[WHAT TO DO]: Leave out every picture, and restate word for word only the lines from the one containing "At what distance" through the end of the material.
— BEGIN —
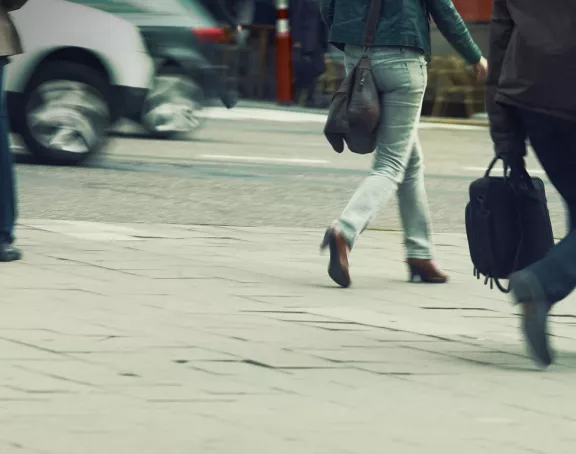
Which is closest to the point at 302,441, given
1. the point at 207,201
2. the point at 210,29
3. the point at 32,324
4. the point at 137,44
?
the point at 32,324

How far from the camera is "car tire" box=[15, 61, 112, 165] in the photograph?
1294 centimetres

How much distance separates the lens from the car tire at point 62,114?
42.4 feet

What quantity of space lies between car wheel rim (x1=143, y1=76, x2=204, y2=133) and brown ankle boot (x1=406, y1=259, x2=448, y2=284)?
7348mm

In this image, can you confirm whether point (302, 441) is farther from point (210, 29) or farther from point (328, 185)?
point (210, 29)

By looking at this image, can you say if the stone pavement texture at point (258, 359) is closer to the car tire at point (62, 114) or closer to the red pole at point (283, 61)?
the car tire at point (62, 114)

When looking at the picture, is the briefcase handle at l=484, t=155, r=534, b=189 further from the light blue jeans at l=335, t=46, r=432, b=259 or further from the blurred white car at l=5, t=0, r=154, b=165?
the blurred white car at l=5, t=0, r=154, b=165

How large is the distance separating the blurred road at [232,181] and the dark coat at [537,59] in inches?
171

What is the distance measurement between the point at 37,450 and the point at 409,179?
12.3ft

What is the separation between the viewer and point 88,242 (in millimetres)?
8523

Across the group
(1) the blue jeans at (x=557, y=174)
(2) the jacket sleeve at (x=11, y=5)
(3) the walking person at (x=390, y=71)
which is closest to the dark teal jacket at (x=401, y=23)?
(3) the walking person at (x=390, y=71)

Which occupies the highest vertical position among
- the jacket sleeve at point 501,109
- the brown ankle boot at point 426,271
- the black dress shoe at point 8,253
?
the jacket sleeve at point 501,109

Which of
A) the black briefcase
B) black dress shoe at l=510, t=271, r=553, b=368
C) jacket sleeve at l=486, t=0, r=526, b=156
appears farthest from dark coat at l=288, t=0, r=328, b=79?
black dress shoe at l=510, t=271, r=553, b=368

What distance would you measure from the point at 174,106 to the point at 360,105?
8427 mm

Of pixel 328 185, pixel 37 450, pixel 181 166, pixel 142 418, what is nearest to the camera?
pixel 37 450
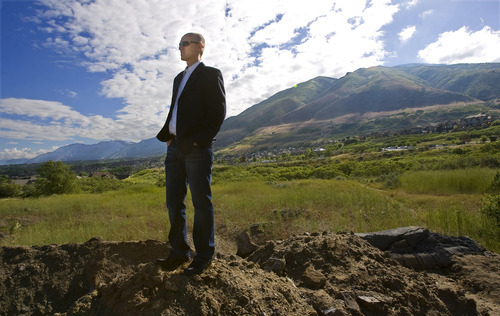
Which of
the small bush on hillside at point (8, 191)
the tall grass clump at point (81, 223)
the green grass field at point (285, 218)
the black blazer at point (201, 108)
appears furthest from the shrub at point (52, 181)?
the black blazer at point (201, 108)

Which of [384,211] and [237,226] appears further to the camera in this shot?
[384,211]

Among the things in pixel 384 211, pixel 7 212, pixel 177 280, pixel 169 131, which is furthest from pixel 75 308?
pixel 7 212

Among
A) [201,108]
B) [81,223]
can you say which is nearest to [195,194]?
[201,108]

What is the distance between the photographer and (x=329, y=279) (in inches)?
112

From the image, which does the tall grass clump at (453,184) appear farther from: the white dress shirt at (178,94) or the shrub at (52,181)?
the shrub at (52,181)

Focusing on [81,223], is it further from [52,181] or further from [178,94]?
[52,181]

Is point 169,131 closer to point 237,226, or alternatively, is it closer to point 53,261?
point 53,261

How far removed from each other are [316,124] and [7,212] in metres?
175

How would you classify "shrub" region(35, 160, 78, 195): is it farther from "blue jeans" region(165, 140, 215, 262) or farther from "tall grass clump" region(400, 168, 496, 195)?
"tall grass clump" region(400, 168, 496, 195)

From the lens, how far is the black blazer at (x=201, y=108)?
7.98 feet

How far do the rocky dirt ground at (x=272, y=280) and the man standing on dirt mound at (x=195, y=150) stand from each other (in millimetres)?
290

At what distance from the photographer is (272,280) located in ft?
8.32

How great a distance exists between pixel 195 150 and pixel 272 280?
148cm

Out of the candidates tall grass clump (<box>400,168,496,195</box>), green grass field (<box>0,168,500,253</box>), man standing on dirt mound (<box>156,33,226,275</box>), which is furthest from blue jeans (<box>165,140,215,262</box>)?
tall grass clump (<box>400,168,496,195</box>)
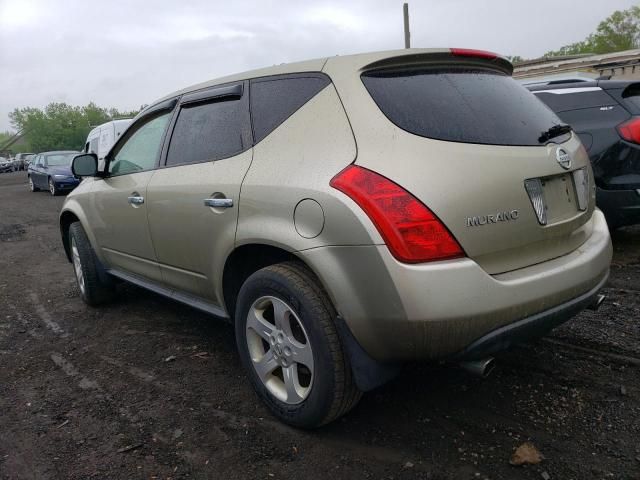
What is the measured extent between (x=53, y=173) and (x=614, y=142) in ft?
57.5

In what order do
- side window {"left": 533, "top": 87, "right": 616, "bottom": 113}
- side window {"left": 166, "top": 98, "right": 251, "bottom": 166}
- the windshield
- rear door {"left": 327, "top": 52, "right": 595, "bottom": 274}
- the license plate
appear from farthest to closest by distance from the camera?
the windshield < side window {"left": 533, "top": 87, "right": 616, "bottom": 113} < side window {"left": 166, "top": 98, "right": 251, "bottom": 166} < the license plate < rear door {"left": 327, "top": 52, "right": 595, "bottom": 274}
— END —
[OUTPUT BELOW]:
At what distance from the photographer is (272,280) located in ft?
8.32

How great a distance exists between pixel 195 150 and pixel 272 280?
148cm

Out of the candidates tall grass clump (<box>400,168,496,195</box>), green grass field (<box>0,168,500,253</box>), man standing on dirt mound (<box>156,33,226,275</box>), which is furthest from blue jeans (<box>165,140,215,262</box>)?
tall grass clump (<box>400,168,496,195</box>)
What is the measured extent between (x=53, y=173) and (x=614, y=142) in ft?
57.5

In what order do
- side window {"left": 533, "top": 87, "right": 616, "bottom": 113}
- side window {"left": 166, "top": 98, "right": 251, "bottom": 166}
- the windshield
- rear door {"left": 327, "top": 52, "right": 595, "bottom": 274}
- the license plate
appear from farthest to closest by distance from the camera?
the windshield < side window {"left": 533, "top": 87, "right": 616, "bottom": 113} < side window {"left": 166, "top": 98, "right": 251, "bottom": 166} < the license plate < rear door {"left": 327, "top": 52, "right": 595, "bottom": 274}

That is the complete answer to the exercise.